Output the following data exactly.
DATA TO PROCESS Block Start
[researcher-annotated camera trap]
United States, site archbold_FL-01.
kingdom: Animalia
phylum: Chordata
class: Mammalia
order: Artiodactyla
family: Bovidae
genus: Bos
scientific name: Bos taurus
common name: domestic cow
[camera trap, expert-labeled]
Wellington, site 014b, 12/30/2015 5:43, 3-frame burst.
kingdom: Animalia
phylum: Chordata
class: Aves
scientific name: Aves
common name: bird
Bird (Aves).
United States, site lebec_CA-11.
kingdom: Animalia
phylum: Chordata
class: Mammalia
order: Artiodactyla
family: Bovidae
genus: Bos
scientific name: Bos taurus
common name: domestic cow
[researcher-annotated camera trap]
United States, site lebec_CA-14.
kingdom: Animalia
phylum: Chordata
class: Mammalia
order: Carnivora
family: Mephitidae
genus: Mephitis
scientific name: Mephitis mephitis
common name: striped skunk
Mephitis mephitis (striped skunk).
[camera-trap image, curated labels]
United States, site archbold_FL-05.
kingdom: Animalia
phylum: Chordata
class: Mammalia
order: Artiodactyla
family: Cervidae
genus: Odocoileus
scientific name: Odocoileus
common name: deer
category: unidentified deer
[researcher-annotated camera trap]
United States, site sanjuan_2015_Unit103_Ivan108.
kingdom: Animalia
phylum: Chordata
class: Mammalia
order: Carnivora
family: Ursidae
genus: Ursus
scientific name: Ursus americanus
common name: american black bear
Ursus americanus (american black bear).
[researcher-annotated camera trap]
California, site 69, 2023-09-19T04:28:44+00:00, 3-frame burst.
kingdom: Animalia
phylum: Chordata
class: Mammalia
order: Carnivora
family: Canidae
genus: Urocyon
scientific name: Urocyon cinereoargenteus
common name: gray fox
DATA TO PROCESS Block End
- **YOUR RESPONSE**
[researcher-annotated camera trap]
United States, site archbold_FL-01.
kingdom: Animalia
phylum: Chordata
class: Mammalia
order: Artiodactyla
family: Bovidae
genus: Bos
scientific name: Bos taurus
common name: domestic cow
[camera trap, expert-labeled]
Wellington, site 014b, 12/30/2015 5:43, 3-frame burst.
kingdom: Animalia
phylum: Chordata
class: Aves
scientific name: Aves
common name: bird
Bird (Aves).
United States, site lebec_CA-11.
kingdom: Animalia
phylum: Chordata
class: Mammalia
order: Artiodactyla
family: Bovidae
genus: Bos
scientific name: Bos taurus
common name: domestic cow
[researcher-annotated camera trap]
United States, site lebec_CA-14.
kingdom: Animalia
phylum: Chordata
class: Mammalia
order: Carnivora
family: Mephitidae
genus: Mephitis
scientific name: Mephitis mephitis
common name: striped skunk
Mephitis mephitis (striped skunk).
[camera-trap image, curated labels]
United States, site archbold_FL-05.
kingdom: Animalia
phylum: Chordata
class: Mammalia
order: Artiodactyla
family: Cervidae
genus: Odocoileus
scientific name: Odocoileus
common name: deer
category: unidentified deer
[researcher-annotated camera trap]
United States, site sanjuan_2015_Unit103_Ivan108.
kingdom: Animalia
phylum: Chordata
class: Mammalia
order: Carnivora
family: Ursidae
genus: Ursus
scientific name: Ursus americanus
common name: american black bear
Ursus americanus (american black bear).
[researcher-annotated camera trap]
California, site 69, 2023-09-19T04:28:44+00:00, 3-frame burst.
kingdom: Animalia
phylum: Chordata
class: Mammalia
order: Carnivora
family: Canidae
genus: Urocyon
scientific name: Urocyon cinereoargenteus
common name: gray fox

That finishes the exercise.